◆ WHAT THE TASK ASKS: Find the line that contains "Which is closest"; then retype it and each line after it, exactly, through the final line of the data below.

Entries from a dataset

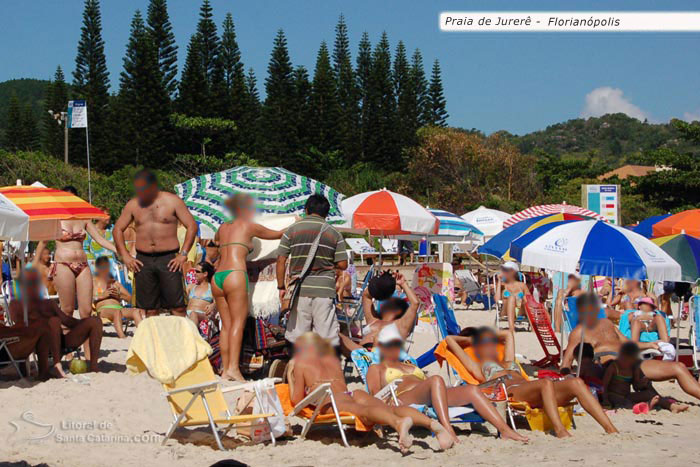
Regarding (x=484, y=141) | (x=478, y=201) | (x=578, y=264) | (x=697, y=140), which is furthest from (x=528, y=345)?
(x=484, y=141)

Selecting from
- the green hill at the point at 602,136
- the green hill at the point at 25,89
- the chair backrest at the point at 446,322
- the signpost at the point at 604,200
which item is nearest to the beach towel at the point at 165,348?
the chair backrest at the point at 446,322

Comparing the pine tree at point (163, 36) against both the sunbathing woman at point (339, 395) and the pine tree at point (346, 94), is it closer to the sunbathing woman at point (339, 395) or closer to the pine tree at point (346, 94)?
the pine tree at point (346, 94)

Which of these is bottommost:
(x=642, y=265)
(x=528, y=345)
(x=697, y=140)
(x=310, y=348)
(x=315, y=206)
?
(x=528, y=345)

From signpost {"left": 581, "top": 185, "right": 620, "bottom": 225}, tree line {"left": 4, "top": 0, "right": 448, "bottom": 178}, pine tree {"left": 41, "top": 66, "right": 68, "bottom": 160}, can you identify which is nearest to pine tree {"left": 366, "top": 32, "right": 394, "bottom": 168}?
tree line {"left": 4, "top": 0, "right": 448, "bottom": 178}

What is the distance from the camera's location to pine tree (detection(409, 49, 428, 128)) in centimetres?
4447

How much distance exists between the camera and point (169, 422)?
478cm

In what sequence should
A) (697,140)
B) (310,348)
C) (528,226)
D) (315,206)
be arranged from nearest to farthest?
(310,348) < (315,206) < (528,226) < (697,140)

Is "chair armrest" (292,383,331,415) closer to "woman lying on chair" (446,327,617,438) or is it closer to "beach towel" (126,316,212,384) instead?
"beach towel" (126,316,212,384)

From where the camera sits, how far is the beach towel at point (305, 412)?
430 cm

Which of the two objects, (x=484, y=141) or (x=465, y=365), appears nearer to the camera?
(x=465, y=365)

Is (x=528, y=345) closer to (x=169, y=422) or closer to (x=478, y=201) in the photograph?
(x=169, y=422)

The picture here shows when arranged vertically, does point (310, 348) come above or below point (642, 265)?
below

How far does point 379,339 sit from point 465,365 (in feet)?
2.05

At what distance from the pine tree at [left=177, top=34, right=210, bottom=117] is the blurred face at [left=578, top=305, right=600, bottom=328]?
106 feet
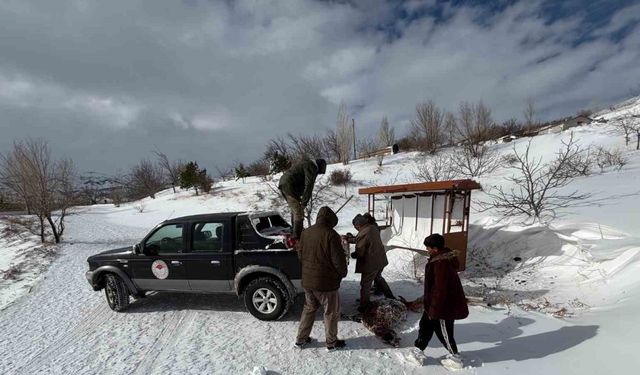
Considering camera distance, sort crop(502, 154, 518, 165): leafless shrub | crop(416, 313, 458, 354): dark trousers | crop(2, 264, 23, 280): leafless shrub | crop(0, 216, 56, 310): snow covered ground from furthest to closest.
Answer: crop(502, 154, 518, 165): leafless shrub
crop(2, 264, 23, 280): leafless shrub
crop(0, 216, 56, 310): snow covered ground
crop(416, 313, 458, 354): dark trousers

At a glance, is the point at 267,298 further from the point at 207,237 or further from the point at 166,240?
the point at 166,240

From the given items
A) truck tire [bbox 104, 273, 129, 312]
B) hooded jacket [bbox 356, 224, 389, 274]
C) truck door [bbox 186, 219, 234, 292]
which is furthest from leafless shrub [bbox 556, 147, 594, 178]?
truck tire [bbox 104, 273, 129, 312]

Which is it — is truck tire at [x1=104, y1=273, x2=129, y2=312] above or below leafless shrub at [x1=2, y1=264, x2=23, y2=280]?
above

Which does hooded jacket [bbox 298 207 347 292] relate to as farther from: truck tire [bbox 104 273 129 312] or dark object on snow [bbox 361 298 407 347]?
truck tire [bbox 104 273 129 312]

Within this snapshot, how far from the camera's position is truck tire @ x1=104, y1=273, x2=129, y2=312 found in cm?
559

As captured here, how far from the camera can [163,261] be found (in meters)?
5.38

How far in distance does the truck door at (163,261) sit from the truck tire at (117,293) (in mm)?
301

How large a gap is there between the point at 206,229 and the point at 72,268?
702cm

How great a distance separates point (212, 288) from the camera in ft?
17.4

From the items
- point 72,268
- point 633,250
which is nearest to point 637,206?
point 633,250

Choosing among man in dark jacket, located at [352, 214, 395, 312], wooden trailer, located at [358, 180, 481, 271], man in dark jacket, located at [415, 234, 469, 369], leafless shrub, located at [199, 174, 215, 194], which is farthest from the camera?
leafless shrub, located at [199, 174, 215, 194]

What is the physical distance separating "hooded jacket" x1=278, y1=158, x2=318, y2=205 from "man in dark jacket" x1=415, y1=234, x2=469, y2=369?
2588 mm

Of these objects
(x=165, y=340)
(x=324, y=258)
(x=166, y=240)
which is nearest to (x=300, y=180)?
(x=324, y=258)

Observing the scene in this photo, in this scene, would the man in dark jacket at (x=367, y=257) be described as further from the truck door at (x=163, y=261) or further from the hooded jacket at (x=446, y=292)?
the truck door at (x=163, y=261)
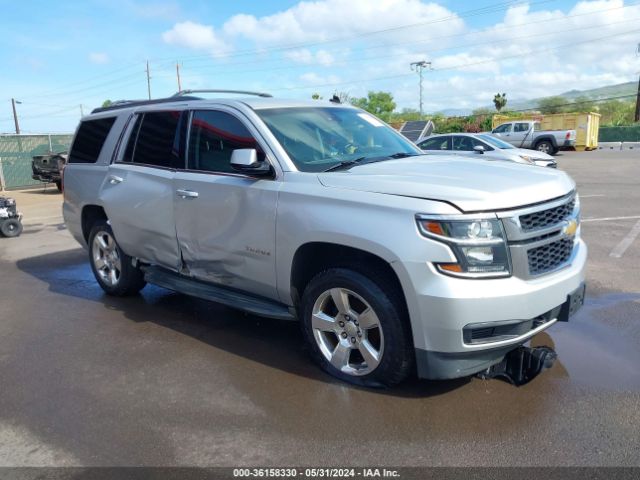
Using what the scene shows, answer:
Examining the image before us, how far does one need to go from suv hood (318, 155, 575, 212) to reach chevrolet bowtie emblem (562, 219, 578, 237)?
211 millimetres

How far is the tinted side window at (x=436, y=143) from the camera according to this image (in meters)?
17.4

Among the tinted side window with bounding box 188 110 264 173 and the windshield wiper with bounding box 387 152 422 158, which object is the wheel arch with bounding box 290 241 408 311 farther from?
the windshield wiper with bounding box 387 152 422 158

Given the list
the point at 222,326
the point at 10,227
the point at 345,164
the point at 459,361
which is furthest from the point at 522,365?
the point at 10,227

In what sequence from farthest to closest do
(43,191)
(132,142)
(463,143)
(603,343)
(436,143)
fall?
(43,191)
(436,143)
(463,143)
(132,142)
(603,343)

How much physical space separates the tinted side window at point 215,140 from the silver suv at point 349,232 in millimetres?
14

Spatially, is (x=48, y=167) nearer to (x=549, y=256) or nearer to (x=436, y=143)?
(x=436, y=143)

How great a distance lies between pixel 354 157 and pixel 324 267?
0.94m

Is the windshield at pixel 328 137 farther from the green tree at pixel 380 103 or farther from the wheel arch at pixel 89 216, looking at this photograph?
the green tree at pixel 380 103

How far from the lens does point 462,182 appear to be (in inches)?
134

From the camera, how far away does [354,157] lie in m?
4.28

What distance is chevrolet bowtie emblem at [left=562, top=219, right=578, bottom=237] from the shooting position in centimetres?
362

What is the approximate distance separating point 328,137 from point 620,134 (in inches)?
1819

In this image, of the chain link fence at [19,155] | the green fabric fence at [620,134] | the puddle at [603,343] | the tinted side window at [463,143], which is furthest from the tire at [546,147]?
the puddle at [603,343]

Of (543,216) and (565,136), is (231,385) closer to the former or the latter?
(543,216)
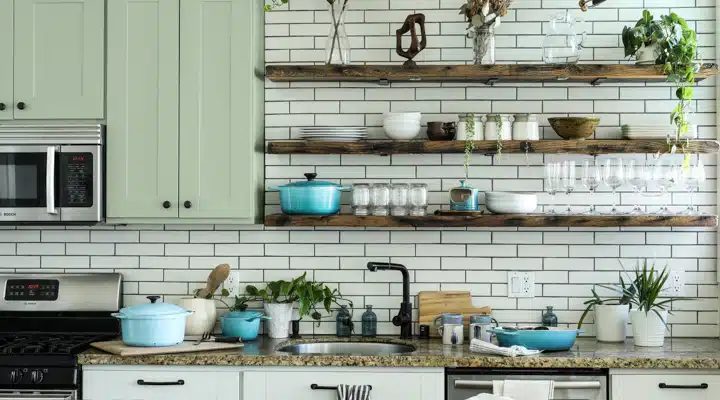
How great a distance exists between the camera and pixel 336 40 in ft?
15.2

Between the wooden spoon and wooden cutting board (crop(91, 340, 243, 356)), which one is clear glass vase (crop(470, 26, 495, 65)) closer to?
the wooden spoon

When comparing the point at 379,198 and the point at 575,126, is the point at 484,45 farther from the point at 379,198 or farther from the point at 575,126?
the point at 379,198

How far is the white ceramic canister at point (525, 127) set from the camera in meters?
4.58

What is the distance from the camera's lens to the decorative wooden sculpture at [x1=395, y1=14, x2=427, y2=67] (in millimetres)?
4551

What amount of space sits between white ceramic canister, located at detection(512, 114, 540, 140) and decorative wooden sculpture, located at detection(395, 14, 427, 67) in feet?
2.00

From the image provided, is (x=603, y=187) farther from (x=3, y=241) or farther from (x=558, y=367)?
(x=3, y=241)

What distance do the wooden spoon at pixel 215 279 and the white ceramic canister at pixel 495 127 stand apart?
4.99 ft

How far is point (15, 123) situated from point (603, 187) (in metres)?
3.10

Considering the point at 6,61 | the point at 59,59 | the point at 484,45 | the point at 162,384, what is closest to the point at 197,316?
the point at 162,384

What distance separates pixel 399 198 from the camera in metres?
4.57

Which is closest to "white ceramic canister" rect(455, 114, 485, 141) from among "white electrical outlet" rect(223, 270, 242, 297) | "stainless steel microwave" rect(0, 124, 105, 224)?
"white electrical outlet" rect(223, 270, 242, 297)

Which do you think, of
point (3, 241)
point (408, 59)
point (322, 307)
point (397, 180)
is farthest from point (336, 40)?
point (3, 241)

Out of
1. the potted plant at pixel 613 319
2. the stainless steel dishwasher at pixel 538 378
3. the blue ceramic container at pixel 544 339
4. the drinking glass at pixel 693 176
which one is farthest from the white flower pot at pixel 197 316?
the drinking glass at pixel 693 176

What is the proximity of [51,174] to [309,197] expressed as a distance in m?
1.29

◆ WRITTEN REPLY:
Which is closest to "white ceramic canister" rect(455, 114, 485, 141) from among "white electrical outlet" rect(223, 270, 242, 297) | "stainless steel microwave" rect(0, 124, 105, 224)?
"white electrical outlet" rect(223, 270, 242, 297)

Which do you think, of
point (3, 241)
point (408, 59)
point (322, 307)
point (397, 180)
is farthest from point (336, 40)?
point (3, 241)

Out of
1. the potted plant at pixel 613 319
2. the stainless steel dishwasher at pixel 538 378
3. the blue ceramic container at pixel 544 339
4. the drinking glass at pixel 693 176
which one is farthest from the white flower pot at pixel 197 316?
the drinking glass at pixel 693 176

What is the proximity of [51,174] to [309,197] expressed as a distance in m?
1.29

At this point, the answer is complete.